Escher Islamic Mosaic Change to One Continuous Line. STAGE 5.

Escher painting 1922 of Islamic Mosaic tile at the Alhambra.  WikiArt.  Continuous line study by Mick Burton.

Escher painting 1922 of Islamic Mosaic tile at the Alhambra. WikiArt. Continuous line study by Mick Burton.

In my post of 4 April 2015, Continuous Lines in Escher Islamic Mosaic painting, STAGE 1, I mentioned that the original Islamic artist had deliberately created two Continuous Lines, when he could have just as easily created one, because he wanted to retain overall symmetry of design and border connections.

I stated that I had examined the design and worked out how to make a change to the border connections of lines to create one continuous line throughout the design, and this is how it’s done.

Here is the chart from STAGE 2 again, which shows the Main Continuous Line in Red and the Minor Continuous Line in Blue and the colours are also shown as the connections loop outside the Border.  The change has to be done without changing the Alternate Overdraw in the main design and this is done by linking a Red Overdraw with a Blue Overdraw at the same time as linking two not overdrawn lines.

Minor Continuous Line, Alternate Overdraws in Red and Blue.  Mick Burton Escher Mosaic study.

Minor Continuous Line, Alternate Overdraws in Red and Blue. Mick Burton Escher Mosaic study.

We need a crossover on the Border involving a Red loop and a Blue loop.  If we part them at that junction and re-join the Red with the Blue, and then join both not overdrawn ends as well, we have united the Main and Minor continuous lines.  See Below.

Joining of Main Red Continuous Line to Minor Blue, leaving both non Alternate Overdraw lines joined at the former junction.  Mick Burton Escher Mosaic study.

Joining of Main Red Continuous Line to Minor Blue, leaving both non Alternate Overdraw lines joined at the former junction.

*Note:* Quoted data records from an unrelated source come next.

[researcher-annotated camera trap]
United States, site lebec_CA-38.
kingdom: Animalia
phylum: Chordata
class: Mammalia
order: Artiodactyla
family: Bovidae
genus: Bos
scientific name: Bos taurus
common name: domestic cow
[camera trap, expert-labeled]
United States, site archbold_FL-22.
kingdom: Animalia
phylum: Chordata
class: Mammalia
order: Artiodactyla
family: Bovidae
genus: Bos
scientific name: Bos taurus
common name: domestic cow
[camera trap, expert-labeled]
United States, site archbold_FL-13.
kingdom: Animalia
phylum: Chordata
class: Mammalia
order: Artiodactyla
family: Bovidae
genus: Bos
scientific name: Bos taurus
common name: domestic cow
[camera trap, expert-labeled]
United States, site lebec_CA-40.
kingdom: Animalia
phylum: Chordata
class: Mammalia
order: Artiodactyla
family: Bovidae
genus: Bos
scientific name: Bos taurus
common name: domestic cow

Mick Burton Escher Mosaic study.

To show how this change is reflected in the Border, here is a before and after “Spot the difference” comparison which I have drawn.

Change of Border on Escher Mosaic to enable one continuous line. Mick Burton study.

Change of Border on Escher Mosaic to enable one continuous line. Mick Burton study.

As you can see, the difference between having two continuous lines and one is just a couple of flicks of a pen. Obviously, the artist would have known there was a one continuous line option and that he could have done it without losing any design or colouring options.

Presumably, the artists were required to retain overall symmetry above all else, including in the Border.  Eric Broug has also informed me that continuous line drawing is very rare in Islamic geometric design. 

I think that the Artist chose two continuous lines in the Mural Mosaic to demonstrate that he was only one step from having one line, and he made sure that the Border was drawn so that this change opportunity (which occurs on each of the four sides)  was as simple as possible.  He is saying “I could easily have drawn One Continuous Line ! “

After completing my research into the Escher painting, and explaining the one continuous line alternative, I realised that I needed to draw the single continuous line myself.  Here it is.

One Continuous Line Drawing, including Border signals, based on Escher Islamic Mosaic.  Mick Burton, March 2015.

One Continuous Line Drawing, including Border signals, based on Escher Islamic Mosaic. Mick Burton, March 2015.

 
This completes my five STAGES of explaining my thoughts on Escher’s terrific painting, in 1922, of the Islamic Mural Mosaic in the Alhambra.  I hope you found this abstract continuous line it to be interesting and stimulating.

Finally, I would like to thank Margaret Graves, Assistant Professor of Islamic Art and Architecture at Indiana University, for her encouragement and guidance after I completed my research.